TEXT PASSAGE:
:::::

Sowing Seeds for Garden Success
In my neck of the woods, February and March are prime garden readiness months. Fruit trees are pruned, berries are trimmed of dead canes and tied to trellises or fencing, raised beds are restocked with compost or built brand new. But, the most fun of this time of year is starting seeds. We mark the day on our calendars and when it arrives the task begins like the start of an Olympic race.
There’s truly nothing better than plunging your hands deep into freshly dug soil, warmed by the spring sun and planting homegrown seedlings started way back in winter, when spring was just a hope and a dream. And, the money you save over buying already started veggies and the vibrant taste of homegrown food ain’t bad either.
This is also the time when garden centers and hardware stores stock a plethora of seed starting paraphernalia: peat pots, soil pellets, plastic pots, covered mini-greenhouses, you name it, if it can start a seed, some store in your area will carry it.
But, do you really need all this fancy commercial stuff to start the seeds you want to plant in your garden. The answer is no! Seeds are not divas. They don’t require 5-star accommodations to germinate and thrive. What they do require is the right kind of starter/growing medium, the right amount of moisture, warm temperatures and room to produce a strong healthy root system.
Planting containers can be as simple as recycled yoghurt, sour cream or cottage cheese containers, or the bottom of milk cartons with holes punched in the bottom for drainage. An oddball collection of 2, 3 or 4-inch clay and plastic pots, or left over pony packs and planting trays will also serve well as starter pots. The main point is to give the seeds you’re planting a fighting chance at thriving.

:::::

RECORDS:
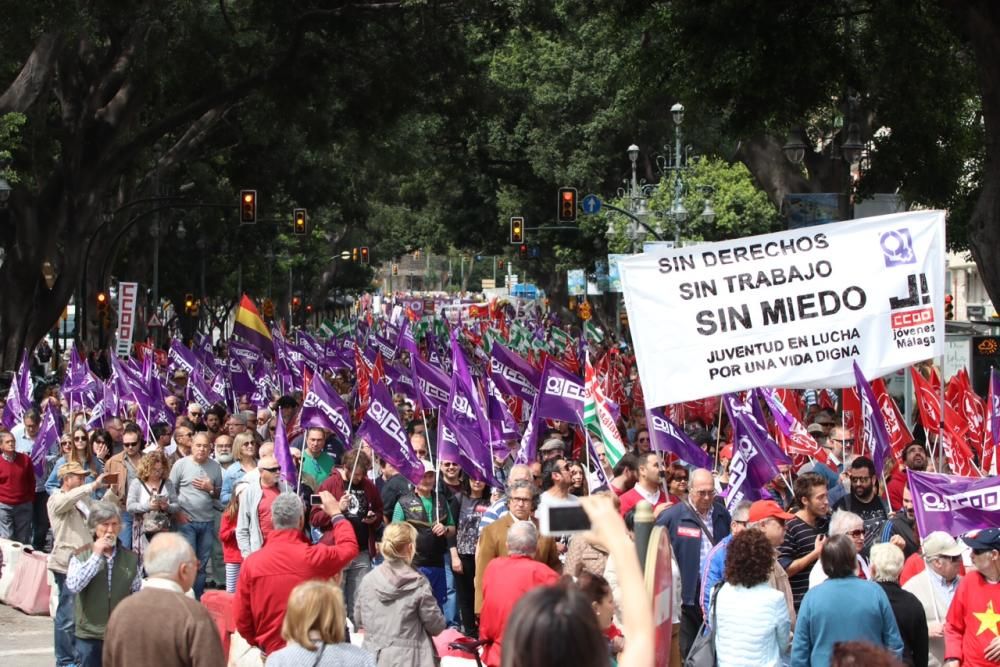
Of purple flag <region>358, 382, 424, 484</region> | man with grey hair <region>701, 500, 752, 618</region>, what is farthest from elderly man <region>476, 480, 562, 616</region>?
purple flag <region>358, 382, 424, 484</region>

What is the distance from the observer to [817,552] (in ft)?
28.4

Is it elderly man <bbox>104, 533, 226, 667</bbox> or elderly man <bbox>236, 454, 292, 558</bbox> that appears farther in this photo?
elderly man <bbox>236, 454, 292, 558</bbox>

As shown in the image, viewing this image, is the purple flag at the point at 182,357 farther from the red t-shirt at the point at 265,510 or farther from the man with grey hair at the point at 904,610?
the man with grey hair at the point at 904,610

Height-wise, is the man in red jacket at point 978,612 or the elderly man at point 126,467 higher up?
the elderly man at point 126,467

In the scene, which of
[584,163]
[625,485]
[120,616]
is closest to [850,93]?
[625,485]

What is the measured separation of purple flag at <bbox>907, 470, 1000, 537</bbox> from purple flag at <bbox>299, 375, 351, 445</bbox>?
6.20 m

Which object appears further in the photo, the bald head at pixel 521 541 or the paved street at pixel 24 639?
the paved street at pixel 24 639

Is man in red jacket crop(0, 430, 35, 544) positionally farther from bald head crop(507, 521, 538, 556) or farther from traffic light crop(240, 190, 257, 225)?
traffic light crop(240, 190, 257, 225)

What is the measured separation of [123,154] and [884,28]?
15860 mm

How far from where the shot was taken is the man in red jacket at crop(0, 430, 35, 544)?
1436 cm

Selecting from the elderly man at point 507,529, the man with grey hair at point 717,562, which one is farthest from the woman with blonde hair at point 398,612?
the man with grey hair at point 717,562

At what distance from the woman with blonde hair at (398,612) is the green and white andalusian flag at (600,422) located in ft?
13.1

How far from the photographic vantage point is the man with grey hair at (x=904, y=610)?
7.27 meters

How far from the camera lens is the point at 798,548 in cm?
900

:::::

TASK INSTRUCTIONS:
a - In the seed-starting text, which two months are prime garden readiness months in the writer's area?
b - Reproduce the part of the seed-starting text that opens with the words containing "This is also" and closes with "healthy root system.".
c - Decide whether each statement agrees with the seed-starting text, answering yes or no and quoting the words that decide it: (i) Seeds need top-quality accommodations to germinate. (ii) The bottoms of milk cartons can serve as planting containers. (iii) Garden centers and hardware stores carry many seed-starting supplies at this time of year.

ANSWER SET:
a - February and March

b -
This is also the time when garden centers and hardware stores stock a plethora of seed starting paraphernalia: peat pots, soil pellets, plastic pots, covered mini-greenhouses, you name it, if it can start a seed, some store in your area will carry it.
But, do you really need all this fancy commercial stuff to start the seeds you want to plant in your garden. The answer is no! Seeds are not divas. They don’t require 5-star accommodations to germinate and thrive. What they do require is the right kind of starter/growing medium, the right amount of moisture, warm temperatures and room to produce a strong healthy root system.

c -
(i) No: "Seeds are not divas. They don’t require 5-star accommodations to germinate and thrive."
(ii) Yes: "or the bottom of milk cartons with holes punched in the bottom for drainage"
(iii) Yes: "garden centers and hardware stores stock a plethora of seed starting paraphernalia"